Abstract

Canine spinal cord injury (SCI) occurs spontaneously, and ~2 cases per day present to large veterinary hospitals in the United Kingdom. This injury provides an excellent model of human SCI with clinical heterogeneity that is lacking in rodent models, mixed contusive-compressive lesions of comparable size to humans and similar tools to measure clinical ‘real-life’ outcomes after injury. There is currently no treatment for severely affected dogs and they therefore present a unique opportunity for in vivo clinical research. By enabling screening for treatments with a clinically detectable effect, this model can help bridge the gap in translating therapies from the lab to humans.

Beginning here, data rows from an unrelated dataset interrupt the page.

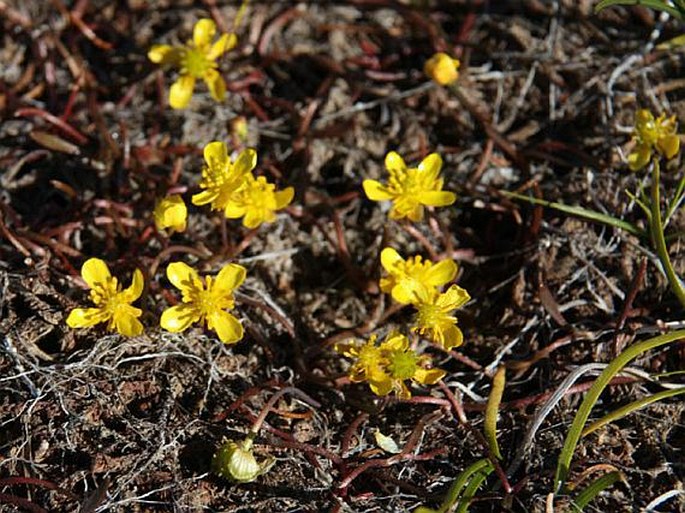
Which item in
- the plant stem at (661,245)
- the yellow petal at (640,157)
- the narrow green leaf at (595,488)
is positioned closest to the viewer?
the narrow green leaf at (595,488)

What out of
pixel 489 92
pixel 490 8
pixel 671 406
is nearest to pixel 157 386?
pixel 671 406

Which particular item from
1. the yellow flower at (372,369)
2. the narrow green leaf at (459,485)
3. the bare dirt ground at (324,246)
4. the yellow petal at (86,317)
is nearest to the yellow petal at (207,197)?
the bare dirt ground at (324,246)

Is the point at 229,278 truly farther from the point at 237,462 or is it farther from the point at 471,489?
the point at 471,489

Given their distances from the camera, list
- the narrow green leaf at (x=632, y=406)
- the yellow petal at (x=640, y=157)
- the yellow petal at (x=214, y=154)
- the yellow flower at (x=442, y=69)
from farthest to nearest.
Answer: the yellow flower at (x=442, y=69), the yellow petal at (x=640, y=157), the yellow petal at (x=214, y=154), the narrow green leaf at (x=632, y=406)

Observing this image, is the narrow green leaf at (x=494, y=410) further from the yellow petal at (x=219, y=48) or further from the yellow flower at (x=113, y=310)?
the yellow petal at (x=219, y=48)

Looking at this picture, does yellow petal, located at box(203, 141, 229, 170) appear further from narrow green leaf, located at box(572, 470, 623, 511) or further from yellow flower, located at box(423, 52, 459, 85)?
narrow green leaf, located at box(572, 470, 623, 511)

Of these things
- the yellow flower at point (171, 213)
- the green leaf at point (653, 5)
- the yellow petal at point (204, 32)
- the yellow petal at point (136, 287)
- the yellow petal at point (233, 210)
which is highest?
the green leaf at point (653, 5)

Using this canine model, we have: (i) performed autologous spinal transplant of canine olfactory ensheathing cells (cOECs) in clinical cases within a veterinary hospital, a technique known to improve locomotion after SCI in dogs and so far in phase 1/2 trials in humans; (ii) obtained cOECs by minimally invasive endoscopic nasal mucosal biopsy and cultured these in 3D through collagen hydrogels, a leading biomaterial for protected cell delivery in SCI ; (iii) obtained novel data on the in vivo elasticity of the spinal cord using ultrasound elastography intraoperatively, which will provide a target for matched biomaterial stiffness; (iv) developed a lentiviral vector for transduction of cOECs with the chondroitinase ABC gene. Chondroitinase ABC breaks down the glial scar formed following SCI and has been demonstrated to improve functional outcomes in experimental rodent and feline models of SCI ; and (v) developed neuroprosthesis for bladder control and treatment of neurogenic urinary incontinence. This work could be readily progressed to dogs with transduced cOECs expressing ChABC transplanted within hydrogel, potentially in combination with neuroprosthesis enabling training and rehabilitation. The clinical canine model of SCI is an example of the opportunities available for using veterinary cases in translational research.